Do you read a book in one sitting or over multiple days?

Oh, how I’d love to be a quick reader! What I wouldn’t give! Unfortunately, I’m a plodder. I like to read “aloud” in my head as if I was being read to by a narrator, to really absorb every tiny detail. It may have something to do with my line of work in proofreading and copyediting, but I’m a details person. Plus, I just don’t have the time to sit and read for a day.

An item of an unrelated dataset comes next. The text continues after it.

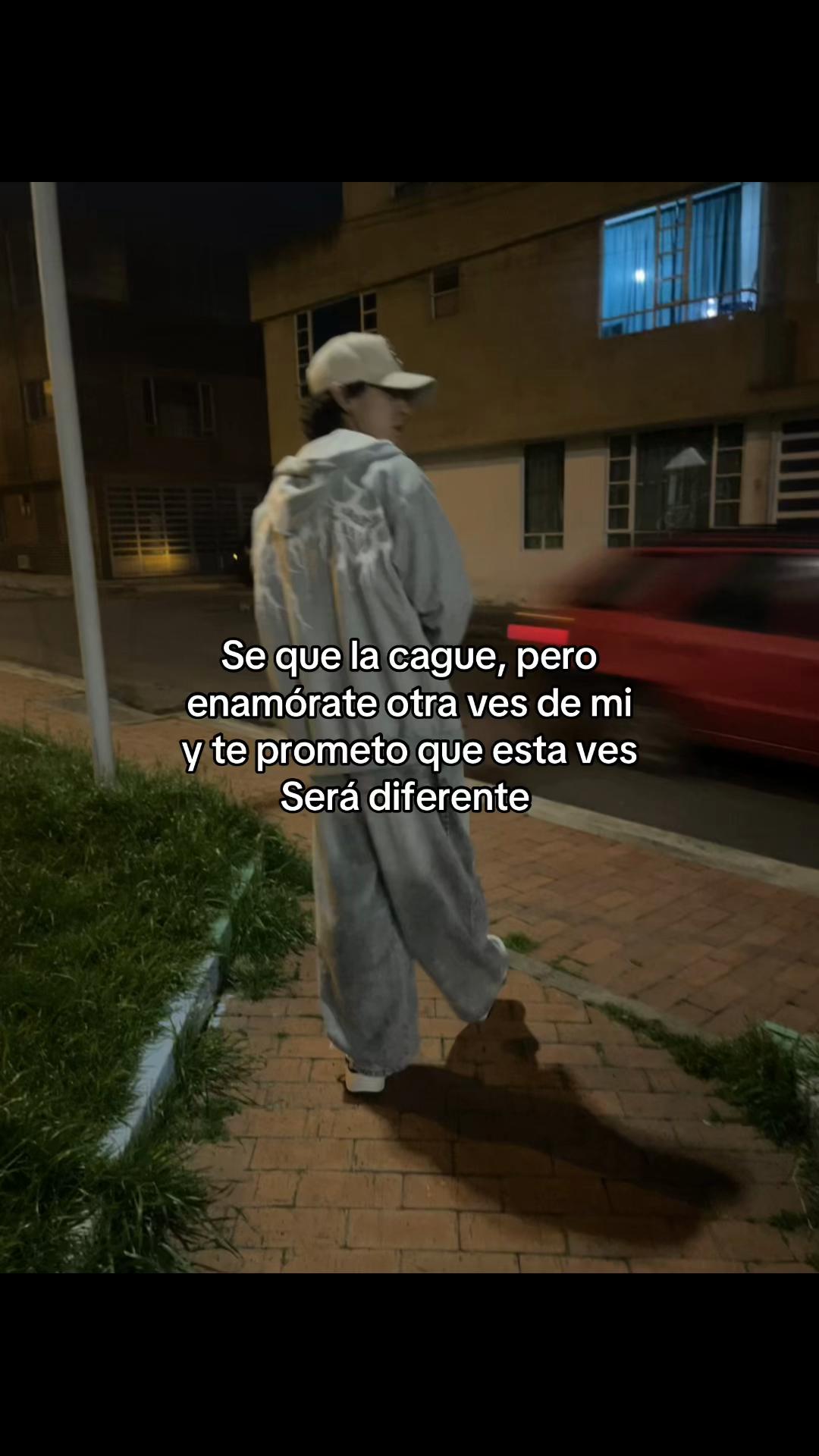 @メ ᴅᴜᴠᴀɴ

A book you’ve read because of the cover?

Again, Snow Like Ashes, and, boy, did I regret it! I also got Rebel of the Sands because of the cover, probably one of the nicest covers I’ve seen, but that wasn’t such a disappointment. I have to say, I’m quite susceptible to a nice cover, so wrap your turds in pretty wrappings and I’ll read it. I would like to say, however, that I’ve read plenty of great books with crappy covers that I absolutely hate displaying on my shelves, so it balances out.

~

Phew! Thank you if you managed to get through all that! It was actually lots of fun, so I’ll do more of these in the future. If you want to do this book tag yourself, here are all twenty questions without my wafflings in between:

How many books is too many books in a series?
How do you feel about cliffhangers?
Hardback or paperback?
Favourite book?
Least favourite book?
Love triangles, yes or no?
The most recent book you just couldn’t finish?
A book you’re currently reading?
Last book you recommended to someone?
Oldest book you’ve read?
Newest book you’ve read?
Favourite author?
Buying books or borrowing books?
A book you dislike that everyone seem to love?
Bookmarks or dog-ears?
A book you can always re-read?
Can you read while hearing music?
One POV or multiple POVs?
Do you read a book in one sitting or over multiple days?
A book you’ve read because of the cover?